I’ve also learned that I’m not that comfortable in the limelight (as dim as it is), but I’m now doing newspaper and radio interviews as well as book signings, so I’ve had to learn to creep out from behind the laptop.
EM: Blaze of Glory is considered Young Adult, although it has some pretty mature themes. Do you think you’ll ever write for an older audience?
I don’t write with any particular age group in mind. I wasn’t thinking YA when I wrote Blaze, although my agent pitched it as such, but I suspect that had more to do with the age of the protagonist. On Amazon it’s actually classified as both ‘coming of age’ and ‘romance.’ As an aside, most of the fan mail I get for Blaze is from adult readers.
After the sequel to Blaze is finished I plan to write a fantasy book. My protagonists will be young, but a good story is a good story – I’m hoping it will appeal to a wide range of readers.
AR: You are currently working on the Blaze sequel… will we see more of the same characters and equestrian disciplines or something new?
Most of the characters are the same, with a few minor characters being new. Mostly we get to know the existing characters better. The disciplines are also the same, although there’s less polo in this one.
AR: Can you give us an excerpt from the sequel?
Well normally I’m a bit leery of releasing excerpts before the story’s done, especially since you never know what will be pruned during editing. But since it’s HN, I’ll give you a (short) horsey one:
“This time Hades was ready and eager, and as I crouched over his withers he lengthened stride confidently into a ground-eating, thundering gallop. The air shook around us as we flew, and I moved my hands further up his neck and stayed as still as possible, hoping he would barely notice I was there. But that’s not what happened.
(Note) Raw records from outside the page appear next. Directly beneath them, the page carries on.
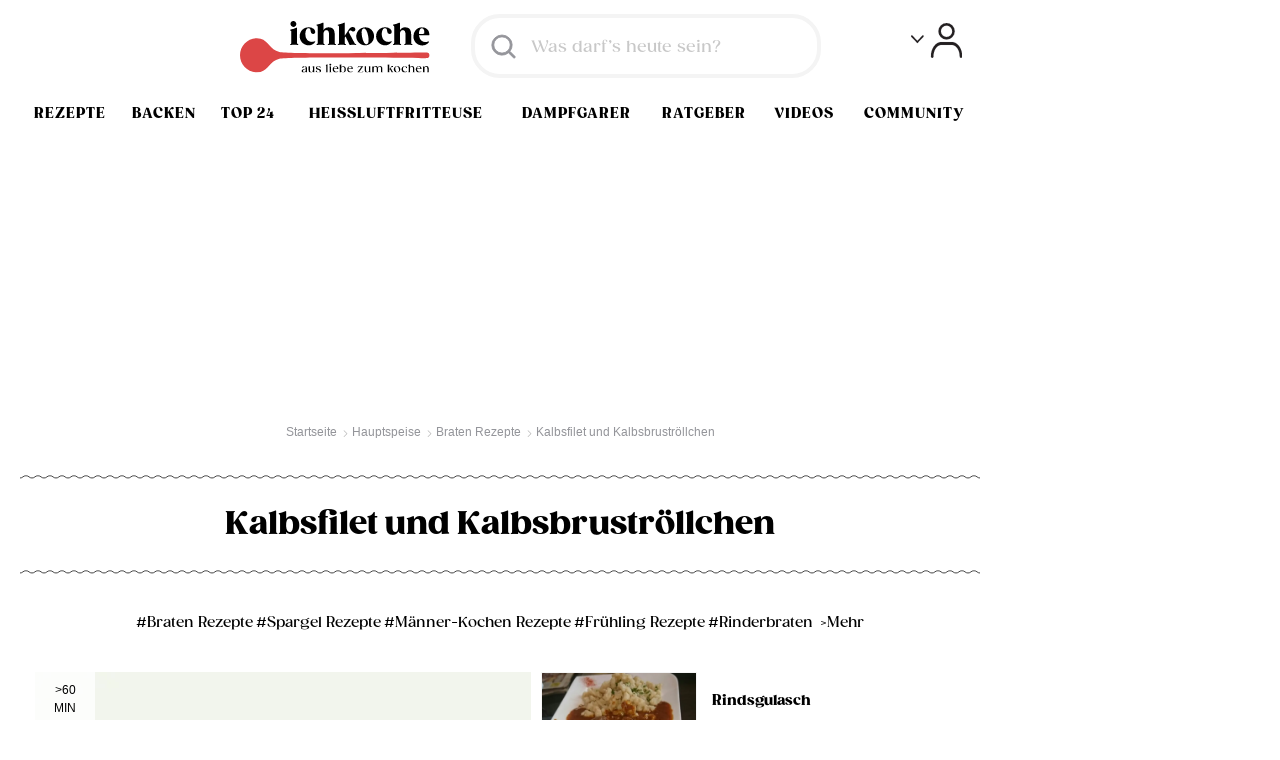

--- FILE ---
content_type: text/html; charset=utf-8
request_url: https://www.google.com/recaptcha/api2/aframe
body_size: 184
content:
<!DOCTYPE HTML><html><head><meta http-equiv="content-type" content="text/html; charset=UTF-8"></head><body><script nonce="J4IBt1y53tqHAQQOhsQ5vA">/** Anti-fraud and anti-abuse applications only. See google.com/recaptcha */ try{var clients={'sodar':'https://pagead2.googlesyndication.com/pagead/sodar?'};window.addEventListener("message",function(a){try{if(a.source===window.parent){var b=JSON.parse(a.data);var c=clients[b['id']];if(c){var d=document.createElement('img');d.src=c+b['params']+'&rc='+(localStorage.getItem("rc::a")?sessionStorage.getItem("rc::b"):"");window.document.body.appendChild(d);sessionStorage.setItem("rc::e",parseInt(sessionStorage.getItem("rc::e")||0)+1);localStorage.setItem("rc::h",'1768697363623');}}}catch(b){}});window.parent.postMessage("_grecaptcha_ready", "*");}catch(b){}</script></body></html>

--- FILE ---
content_type: application/javascript; charset=utf-8
request_url: https://fundingchoicesmessages.google.com/f/AGSKWxWfAnqmbisH6YBZH7SWa58_1n4tEDV4bJ9CHltPmSTa_c_i6UTXvkSTDUfnvaAsOIZSrF3JklsFoajrLTXgyYI5lPt2qZ2nmoQuDjsCZgMx-Jg70t5Z3o_4PzwWZvY7IzZ2d0tWxU3gf8SyxfrNCK5StcqD8xX6uLzgnrKtfQvIVrcIFo_NDufeSr20/_/adserve_&adstype=/dyn_banners_/adswrapper./336x280.
body_size: -1287
content:
window['83142dce-a5e8-4820-9196-b4405f829822'] = true;

--- FILE ---
content_type: application/javascript; charset=utf-8
request_url: https://fundingchoicesmessages.google.com/f/AGSKWxWwy3lRAfnTrhrx5b3uv_NSYvzVwpljqvT39j8h5SSEwNKGV8NV0oARg8WY0gaA76fkh2p5w4KiwrUFCuhbRxRruhfZd60PDNoZvMhzRAHC1ur7ngVbx_0C9aICWHUy9MWesF-Kdg==?fccs=W251bGwsbnVsbCxudWxsLG51bGwsbnVsbCxudWxsLFsxNzY4Njk3MzU5LDk2ODAwMDAwMF0sbnVsbCxudWxsLG51bGwsW251bGwsWzddXSwiaHR0cHM6Ly93d3cuaWNoa29jaGUuYXQva2FsYnNmaWxldC11bmQta2FsYnNicnVzdHJvZWxsY2hlbi1yZXplcHQtODI0MiIsbnVsbCxbWzgsIk05bGt6VWFaRHNnIl0sWzksImVuLVVTIl0sWzE5LCIyIl0sWzE3LCJbMF0iXSxbMjQsIiJdLFsyOSwiZmFsc2UiXV1d
body_size: -214
content:
if (typeof __googlefc.fcKernelManager.run === 'function') {"use strict";this.default_ContributorServingResponseClientJs=this.default_ContributorServingResponseClientJs||{};(function(_){var window=this;
try{
var OH=function(a){this.A=_.t(a)};_.u(OH,_.J);var PH=_.Zc(OH);var QH=function(a,b,c){this.B=a;this.params=b;this.j=c;this.l=_.F(this.params,4);this.o=new _.bh(this.B.document,_.O(this.params,3),new _.Og(_.Ok(this.j)))};QH.prototype.run=function(){if(_.P(this.params,10)){var a=this.o;var b=_.ch(a);b=_.Jd(b,4);_.gh(a,b)}a=_.Pk(this.j)?_.Xd(_.Pk(this.j)):new _.Zd;_.$d(a,9);_.F(a,4)!==1&&_.H(a,4,this.l===2||this.l===3?1:2);_.Dg(this.params,5)&&(b=_.O(this.params,5),_.fg(a,6,b));return a};var RH=function(){};RH.prototype.run=function(a,b){var c,d;return _.v(function(e){c=PH(b);d=(new QH(a,c,_.A(c,_.Nk,2))).run();return e.return({ia:_.L(d)})})};_.Rk(8,new RH);
}catch(e){_._DumpException(e)}
}).call(this,this.default_ContributorServingResponseClientJs);
// Google Inc.

//# sourceURL=/_/mss/boq-content-ads-contributor/_/js/k=boq-content-ads-contributor.ContributorServingResponseClientJs.en_US.M9lkzUaZDsg.es5.O/d=1/exm=kernel_loader,loader_js_executable/ed=1/rs=AJlcJMzanTQvnnVdXXtZinnKRQ21NfsPog/m=web_iab_tcf_v2_signal_executable
__googlefc.fcKernelManager.run('\x5b\x5b\x5b8,\x22\x5bnull,\x5b\x5bnull,null,null,\\\x22https:\/\/fundingchoicesmessages.google.com\/f\/AGSKWxWF6p7oW3-6fWMIIFCzErwAAhHaPUidqCRX26w1rJcygZvhCyRbloD8CAs_HMNPX0W5JbrG3NN7mvF7sHbnSty1Wrz5pWNDyXBBBeZUwIPOKTjppcMdLwGr6mM8pO-CKh3x43Hezw\\\\u003d\\\\u003d\\\x22\x5d,null,null,\x5bnull,null,null,\\\x22https:\/\/fundingchoicesmessages.google.com\/el\/AGSKWxVTMF1V67tbIeY6aBlHBcvrRdj0HJFiHwA0L5PhE7L_YgKiAtgqRGg8uz3d4HEV1JprVY1lNP2B8e2GOKHmwdTTLiyeUicL6Hnel6vzf7UCIbpCQhTztNcU3TxcYX85pUbTnnyZPg\\\\u003d\\\\u003d\\\x22\x5d,null,\x5bnull,\x5b7\x5d\x5d\x5d,\\\x22ichkoche.at\\\x22,1,\\\x22de\\\x22,null,null,null,null,1\x5d\x22\x5d\x5d,\x5bnull,null,null,\x22https:\/\/fundingchoicesmessages.google.com\/f\/AGSKWxXtKJKMsSIZMWNfBJ_33V8oK565fDzQ58VqJu-iTcEl4foqjaLe1END8hcAUNR-4QD8iXYg77q2eDmkJE_Wp6D4M_H80QvIQLH3h3xLAAbzgGR6nzg800JUSPSpUWbXJLjUAv3QFg\\u003d\\u003d\x22\x5d\x5d');}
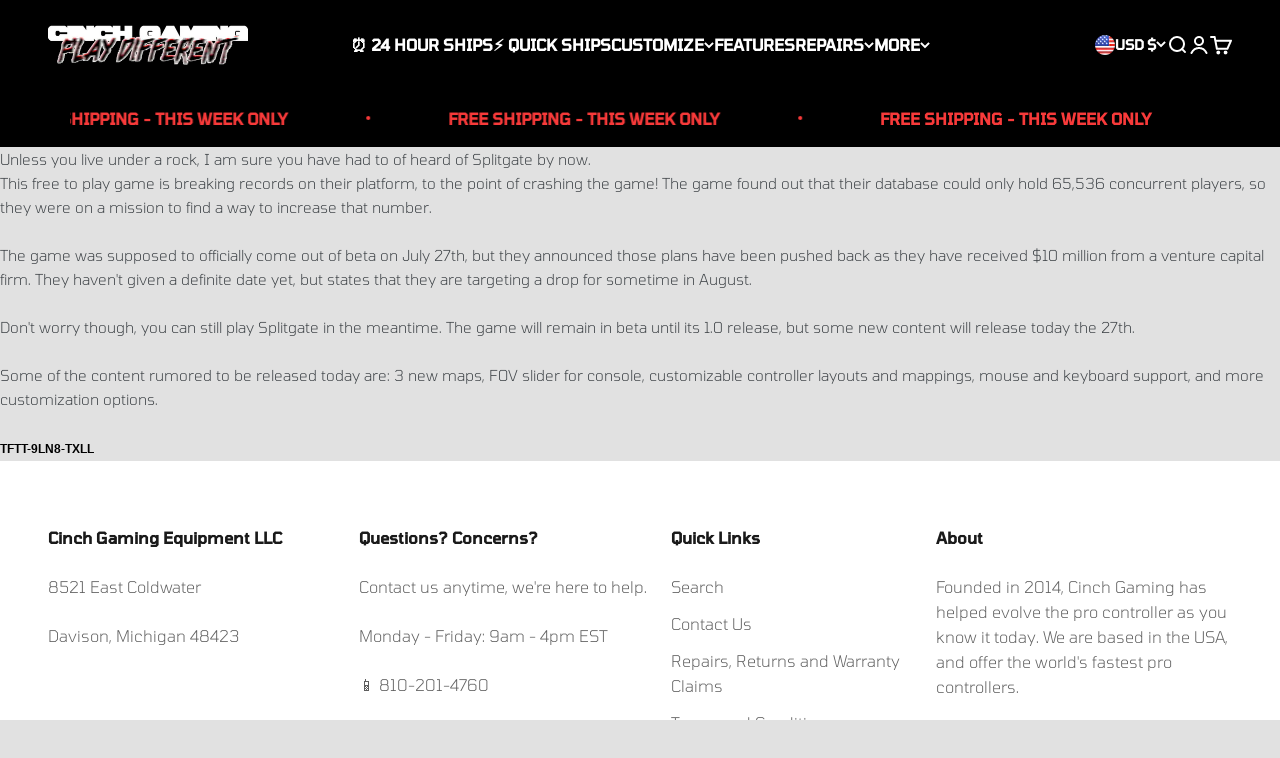

--- FILE ---
content_type: text/css
request_url: https://www.cinchgaming.com/cdn/shop/t/60/assets/gem-article-557097156773.css?v=10973287883605506021730479647
body_size: -231
content:
#e-1628038158665 .text-edit{line-height:1.6!important}#e-1628038158665 h1,#e-1628038158665 h2,#e-1628038158665 h3,#e-1628038158665 h4,#e-1628038158665 h5,#e-1628038158665 h6{line-height:inherit!important;text-align:inherit!important;margin:0!important;padding:0!important}#e-1628038158665 .text-edit ul{list-style:disc inside!important}#e-1628038158665 .text-edit ol{list-style:decimal inside!important}#e-1628038158665 .text-edit ul li,#e-1628038158665 .text-edit ol li{list-style:inherit!important}#e-1628038158665 .text-edit>p{font-size:inherit!important;font-family:inherit!important;line-height:inherit!important;text-align:inherit!important;color:inherit!important;margin:0!important;padding:0!important}#e-1628038158665 .text-edit font{font-size:inherit!important}@media (max-width: 767px){#e-1628038158665 .text-edit{font-size:15px!important;line-height:1.6em!important;letter-spacing:0px!important;color:#3d4246!important;text-transform:none!important}}@media (max-width: 991px) and (min-width: 768px){#e-1628038158665 .text-edit{font-size:15px!important;line-height:1.6em!important;letter-spacing:0px!important;color:#3d4246!important;text-transform:none!important}}@media (max-width: 1199px) and (min-width: 992px){#e-1628038158665 .text-edit{font-size:15px!important;line-height:1.6em!important;letter-spacing:0px!important;color:#3d4246!important;text-transform:none!important}}@media (min-width: 1200px){#e-1628038158665 .text-edit{font-size:15px!important;line-height:1.6em!important;letter-spacing:0px!important;color:#3d4246!important;text-transform:none!important}}@media (width: 767.2px){#e-1628038158665 .text-edit{font-size:15px!important;line-height:1.6em!important;letter-spacing:0px!important;color:#3d4246!important;text-transform:none!important}}
/*# sourceMappingURL=/cdn/shop/t/60/assets/gem-article-557097156773.css.map?v=10973287883605506021730479647 */


--- FILE ---
content_type: text/plain; charset=utf-8
request_url: https://d-ipv6.mmapiws.com/ant_squire
body_size: -229
content:
cinchgaming.com;019c012c-0871-700a-9133-f0b6f86041f9:735b188cbd13905bcbf761313598eb88beb8064d

--- FILE ---
content_type: text/plain; charset=utf-8
request_url: https://d-ipv6.mmapiws.com/ant_squire
body_size: 152
content:
cinchgaming.com;019c012c-0871-700a-9133-f0b6f86041f9:735b188cbd13905bcbf761313598eb88beb8064d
Instead I felt his glee at moving with me, and my heart flew even faster than our joined bodies. This was what I loved, what I lived for—this feeling of complete union and understanding between two creatures so different that it was still a source of wonder to me that we could communicate at all.”
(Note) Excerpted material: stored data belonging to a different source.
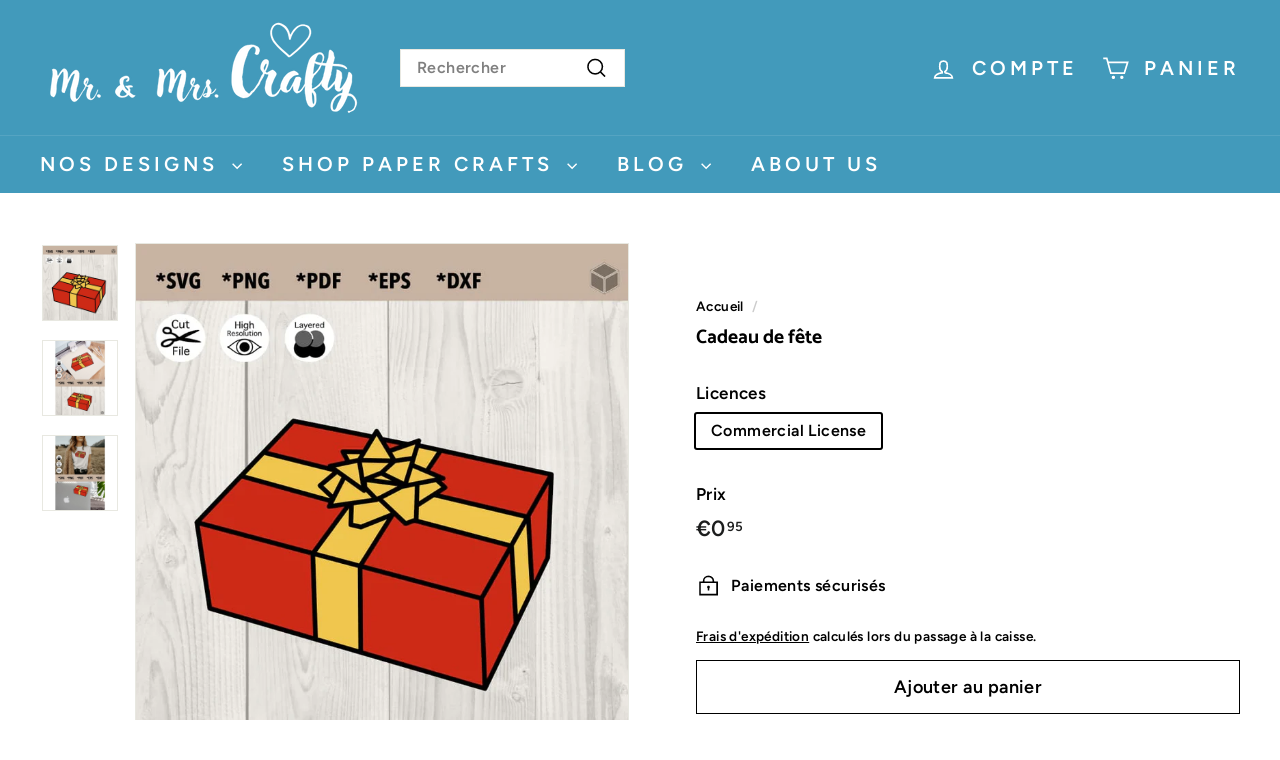

--- FILE ---
content_type: text/javascript
request_url: https://www.thedigitalfiles.com/cdn/shop/t/21/assets/section-password-header.js?v=152732804639088855281724529843
body_size: -665
content:
import"@archetype-themes/scripts/config";import"@archetype-themes/scripts/modules/modal";class PasswordHeader extends HTMLElement{constructor(){if(super(),this.sectionId=this.getAttribute("data-section-id"),!document.querySelector("#LoginModal"))return;const passwordModal=new theme.Modals("LoginModal","login-modal",{focusIdOnOpen:"password",solid:!0});document.querySelectorAll(".errors").length&&passwordModal.open(),document.dispatchEvent(new CustomEvent("password-header:loaded",{detail:{sectionID:this.sectionId},bubbles:!0}))}}customElements.define("password-header",PasswordHeader);
//# sourceMappingURL=/cdn/shop/t/21/assets/section-password-header.js.map?v=152732804639088855281724529843


--- FILE ---
content_type: text/javascript
request_url: https://www.thedigitalfiles.com/cdn/shop/t/21/assets/animape.js?v=178659162638868078291724529774
body_size: -401
content:
export default class Animape{constructor(params={}){this.selector=params.selector?params.selector:"[data-animape]",this.distance=params.distance?params.distance:50,this.verbose=params.verbose?params.verbose:!1,this.animapeElements=document.querySelectorAll(this.selector),new MutationObserver(mutations=>{mutations.forEach(mutation=>{this.verbose&&console.log("Animape mutation: ",mutation),mutation.addedNodes.length&&(this.animapeElements=document.querySelectorAll(this.selector),this.init())})}).observe(document.body,{childList:!0,subtree:!0})}init(){this.verbose&&console.log("Animape: ",this),this.animapeElements.forEach(el=>{if(el.classList.contains("animape"))return;el.classList.add("animape");const observer=new IntersectionObserver(entries=>{entries.forEach(entry=>{entry.isIntersecting&&(this.verbose&&console.log("Animape triggered by: ",el),el.classList.add("animape-visible"),observer.unobserve(el))})},{rootMargin:`-${this.distance}px`});observer.observe(el)})}}
//# sourceMappingURL=/cdn/shop/t/21/assets/animape.js.map?v=178659162638868078291724529774


--- FILE ---
content_type: text/javascript
request_url: https://www.thedigitalfiles.com/cdn/shop/t/21/assets/section-main-collection.js?v=178808321021703902081724529840
body_size: -696
content:
import"@archetype-themes/scripts/config";import"@archetype-themes/scripts/modules/collection-template";import"@archetype-themes/scripts/helpers/sections";
//# sourceMappingURL=/cdn/shop/t/21/assets/section-main-collection.js.map?v=178808321021703902081724529840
AR: The latest breaking news is that Blaze of Glory has been optioned for a new television series! What can you tell us about that?
I can tell you that:
1) It’s super exciting! (at least, for me…)
2) It takes a long time to go from idea to actual show, so we’re looking at 1-3 years before it’s on the air, if all goes well.
3) The producer was involved in the creation of ‘Heartland,’ and he’s a lifelong horseman, so hopefully we’ll see some authentic horse handling and riding.
4) The series outline is due to be sent to L.A. by the end of this month to be pitched to network execs! Please keep your collective digits crossed, everyone.
AR: And just because I’m the HN movie critic I have to ask… What is your favorite horse movie?
Okay, I know it seems childish but I really love Spirit, Stallion of the Cimarron. The Black Stallion, of course – that one’s a classic, as is The Man from Snowy River. I especially love that I can now share those with my kids, who are 5 & 7 and love ponies.